_Requirements_:
- 1) Can you condense the paragraph beginning "The cost is not abstract" in the text on surrogation, keeping its main facts?
- 2) Could you write the next part of the text on surrogation, picking up after its final sentence?

>> begin Extracted text

This belief has a problem. Most KPIs can be engineered. You can buy installations, incentivize referrals, pump activation with a tighter onboarding flow, prompt return sessions with a notification. None of it tells you whether the product is doing the thing the product is supposed to do.
In management accounting this has a name: surrogation. The metric becomes a stand-in for the strategy, people forget the difference over time, and what was meant to track the goal ends up replacing it.
The cost is not abstract. Wells Fargo measured cross-selling as a proxy for long-term customer relationships, and the cross-sales number went up. It went up because employees, under internal pressure on the metric, opened roughly 3.5 million accounts without customer consent. The metric did exactly what it was supposed to do; the strategy died.
The founder version is quieter, and quieter is more dangerous. The line moves as designed while the thing the line was supposed to represent quietly stops moving with it, and by the time the gap is visible from inside the business, the dashboard has been telling you everything is fine for two quarters. Artin Bogdanov ran an exercise designed to surface that gap before it gets that far.

>> end Extracted text
>> begin Data segment

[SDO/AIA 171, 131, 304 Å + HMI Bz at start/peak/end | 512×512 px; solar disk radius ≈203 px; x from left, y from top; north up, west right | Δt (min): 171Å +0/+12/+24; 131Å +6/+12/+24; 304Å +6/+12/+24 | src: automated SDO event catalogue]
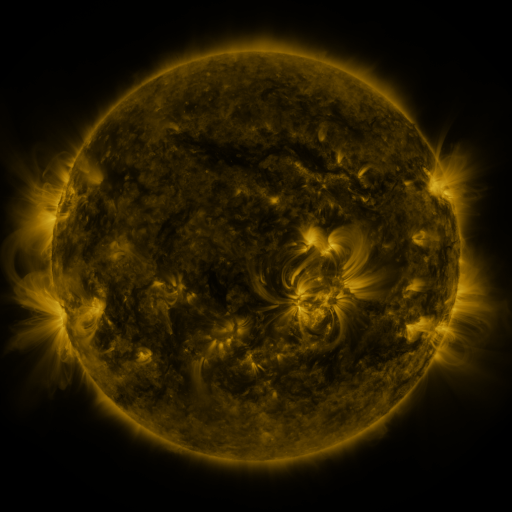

>> end Data segment

_Results for each task_:
- 1) Wells Fargo tracked cross-selling as a stand-in for long-term customer relationships, and the number rose. It rose because employees, under pressure on the metric, opened about 3.5 million accounts without customer consent. The metric worked as intended, but the strategy died.

- 2)
What It Actually Looks Like
Artin is on his third company. His first sold high-precision night vision and thermal optics through a chain of e-commerce stores, ran for nearly five years, and ended in a lawsuit against Google over advertising restrictions. His second, Anolo, was a social-media automation tool that 20,000 e-commerce companies eventually signed up for, almost got acquired by Canva, and unraveled in early 2022 when Russia invaded Ukraine and his Moscow-based team became un-investable.
He says the first was driven by needing to apply his energy somewhere. The second was driven by money. The third, Sun, is the one he says he loves.
That admission matters because it explains an exercise he ran with his team at Sun. The exercise was simple: list every KPI the company currently tracks, then ask one question of each one.
“We ask ourselves truthfully, like which metric we cannot manipulate, like which metric we cannot engineer. And there was the only one metric and it was listen time.”
Everything else, Artin said, was solvable with budget or solvable with cleverness. Installation he could buy through performance marketing, activation he could engineer with onboarding, K-factor he could juice with referral incentives, return sessions he could prompt with notifications. Listen time was the only number where the user’s actual behavior had to align with the product’s actual quality.
“No matter what they do, if our content sucks, you’re not going to listen to it.”
What makes the exercise useful is the question itself. Most founders never sit down and ask which of their own numbers they could lie to themselves with, because the dashboard arrives pre-built with whatever the analytics package recommends, and the founder optimizes against it.
Artin made the question explicit, then made the answer the team’s North Star. He also pointed at something else: even the truth metric is not enough on its own. Listen time without new installs eventually starves, and you still need the top of the funnel to fill. But the order matters: hit the truth threshold first, then scale the funnel.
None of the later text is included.